■ WHAT NEEDS TO BE DONE ■
Each record that follows should be duplicated exactly, except for its pictures.

■ EXERCISE DATA ■
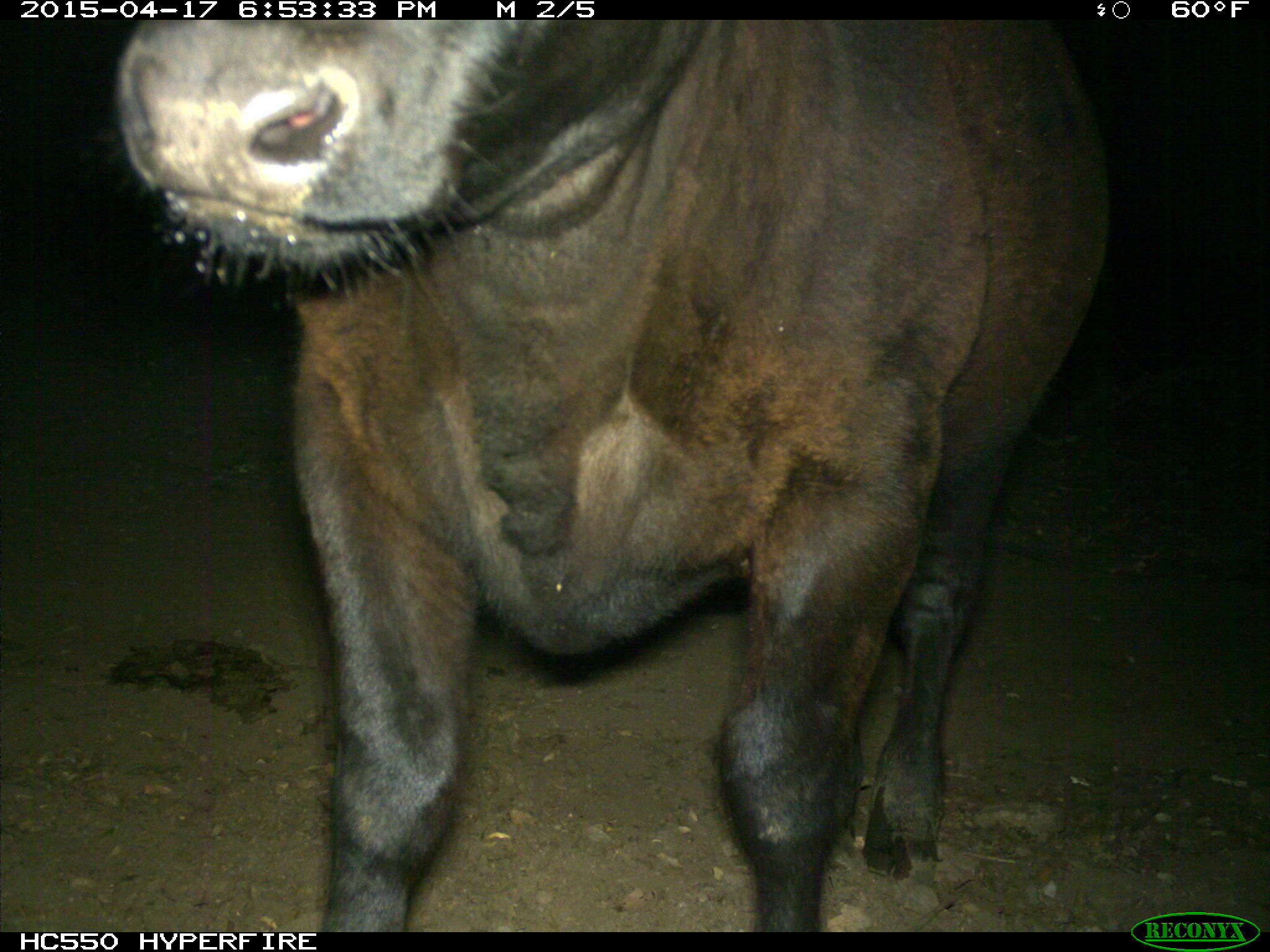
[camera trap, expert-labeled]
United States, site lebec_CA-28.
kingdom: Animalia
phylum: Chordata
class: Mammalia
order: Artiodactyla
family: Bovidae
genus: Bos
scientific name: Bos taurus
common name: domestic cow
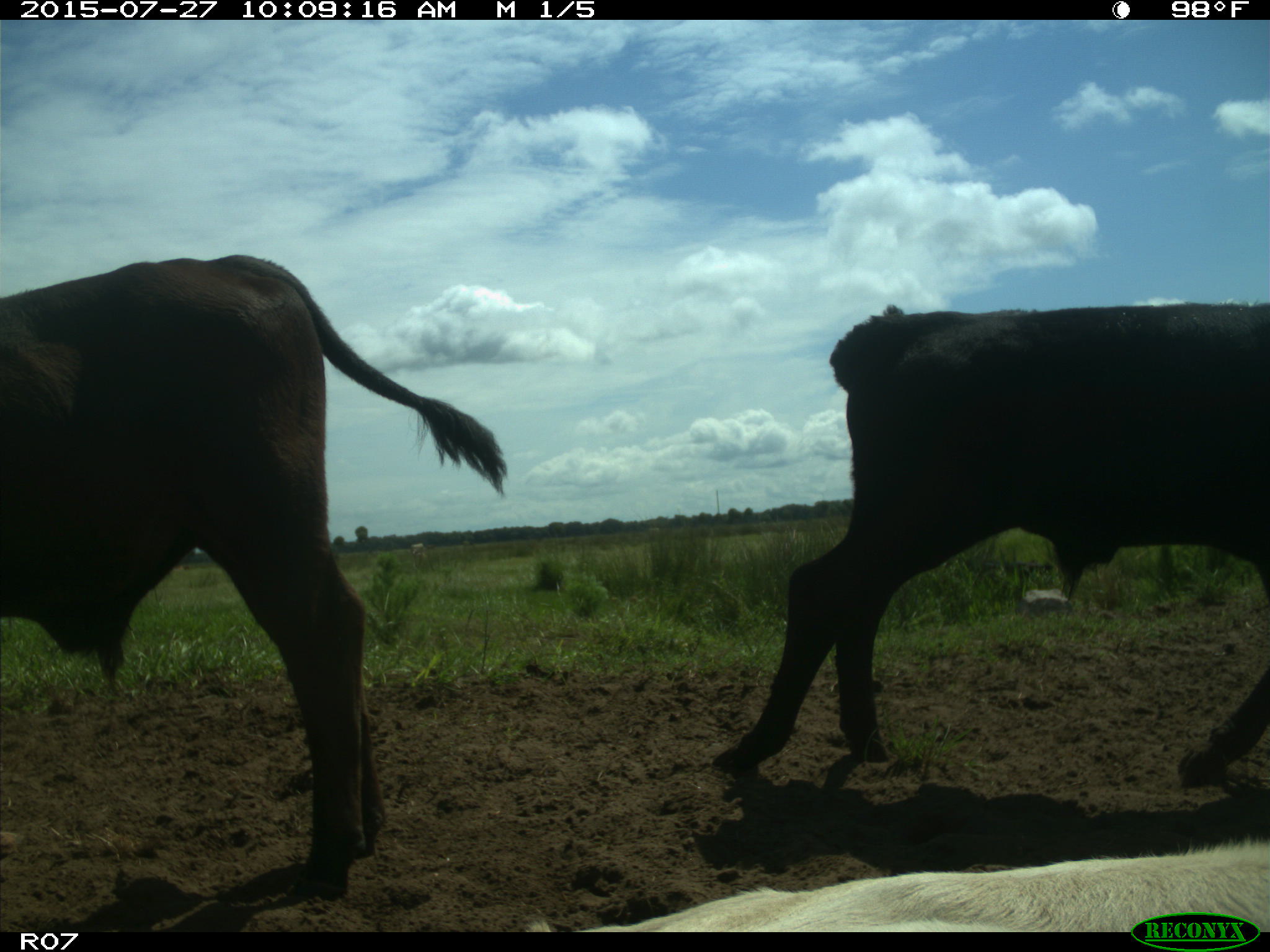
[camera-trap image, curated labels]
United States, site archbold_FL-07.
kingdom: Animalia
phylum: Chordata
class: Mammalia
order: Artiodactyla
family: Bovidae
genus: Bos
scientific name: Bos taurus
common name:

■ ANSWER TO THIS EXERCISE ■
[camera trap, expert-labeled]
United States, site lebec_CA-28.
kingdom: Animalia
phylum: Chordata
class: Mammalia
order: Artiodactyla
family: Bovidae
genus: Bos
scientific name: Bos taurus
common name: domestic cow
[camera-trap image, curated labels]
United States, site archbold_FL-07.
kingdom: Animalia
phylum: Chordata
class: Mammalia
order: Artiodactyla
family: Bovidae
genus: Bos
scientific name: Bos taurus
common name:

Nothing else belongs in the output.